"Why isn't my data ready?" used to mean 30+ minutes switching between systems with no way to correlate logs and metrics. We built a unified telemetry lakehouse using OpenTelemetry, Iceberg, and correlation keys across three tables, reducing investigation time to ~8 seconds per query while enabling automated anomaly detection. Our three-layer detection stack catches various failure modes including silent drift and triggers automated ticketing and remediation. This session shares the architecture, bridge pattern, operational lessons learned, and design decisions we'd revisit.
聽眾收穫:
Attendees will learn how to unify logs, metrics, and traces in a queryable lakehouse using OpenTelemetry and Apache Iceberg. We'll demonstrate the bridge pattern for writing telemetry data into open table formats, a correlation key model for joining signals across systems, and a practical three-layer approach to anomaly detection that catches issues single methods miss.

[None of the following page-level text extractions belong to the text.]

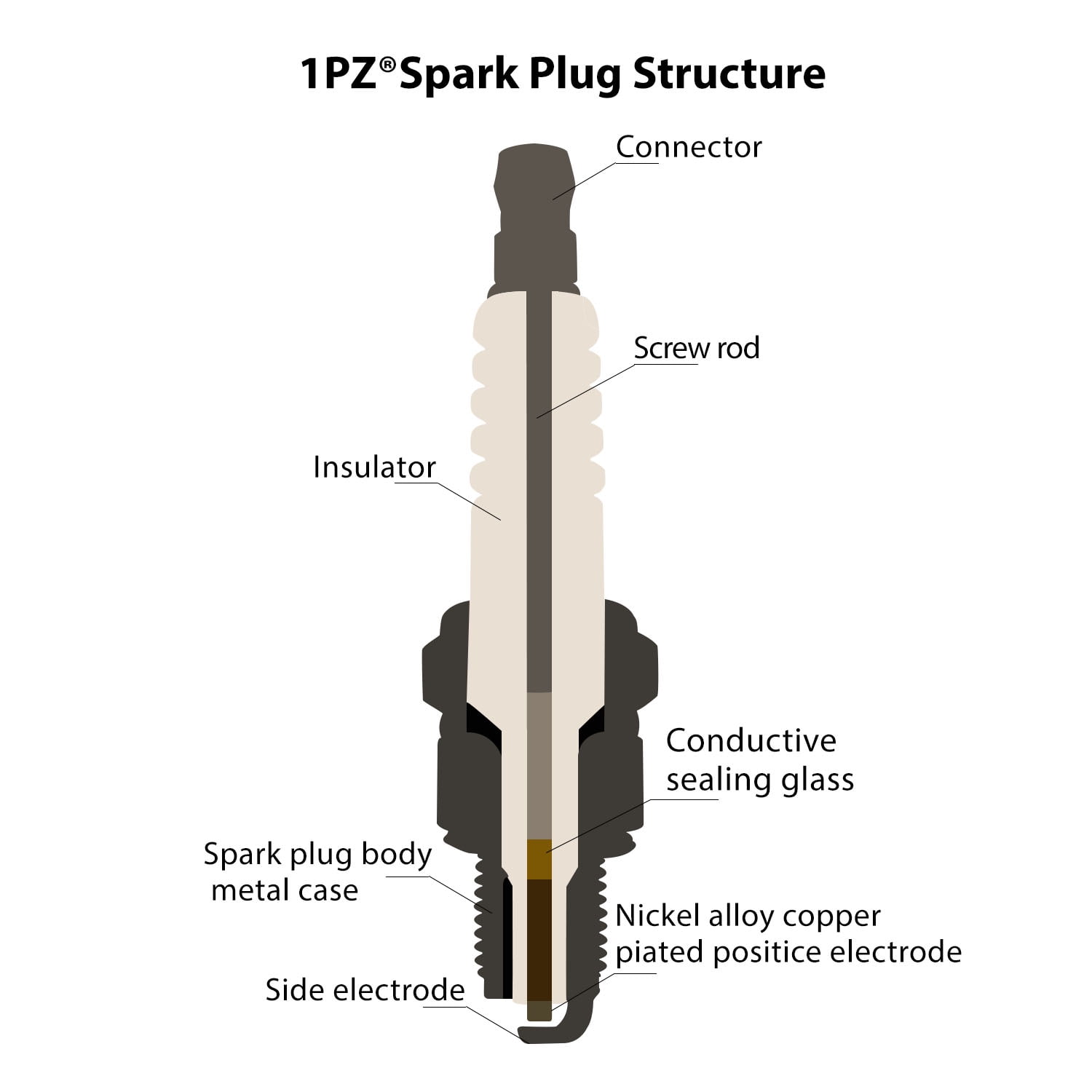 1PZ®Spark Plug Structure

Connector

Screw rod

Insulator

Conductive sealing glass

Spark plug body metal case

Nickel alloy copper piated positice electrode

Side electrode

We'll also share our AIOps automation loop: from detection to auto-remediation and lessons from cross-functional collaboration between platform engineers and domain experts. All code and runbooks are open-source and reproducible.

A data engineer with expertise in data platforms, pipeline engineering, and site reliability. Focuses on open-source tooling, vendor-neutral architecture, and cross-functional collaboration. Passionate about turning operational experience into practical patterns for the community.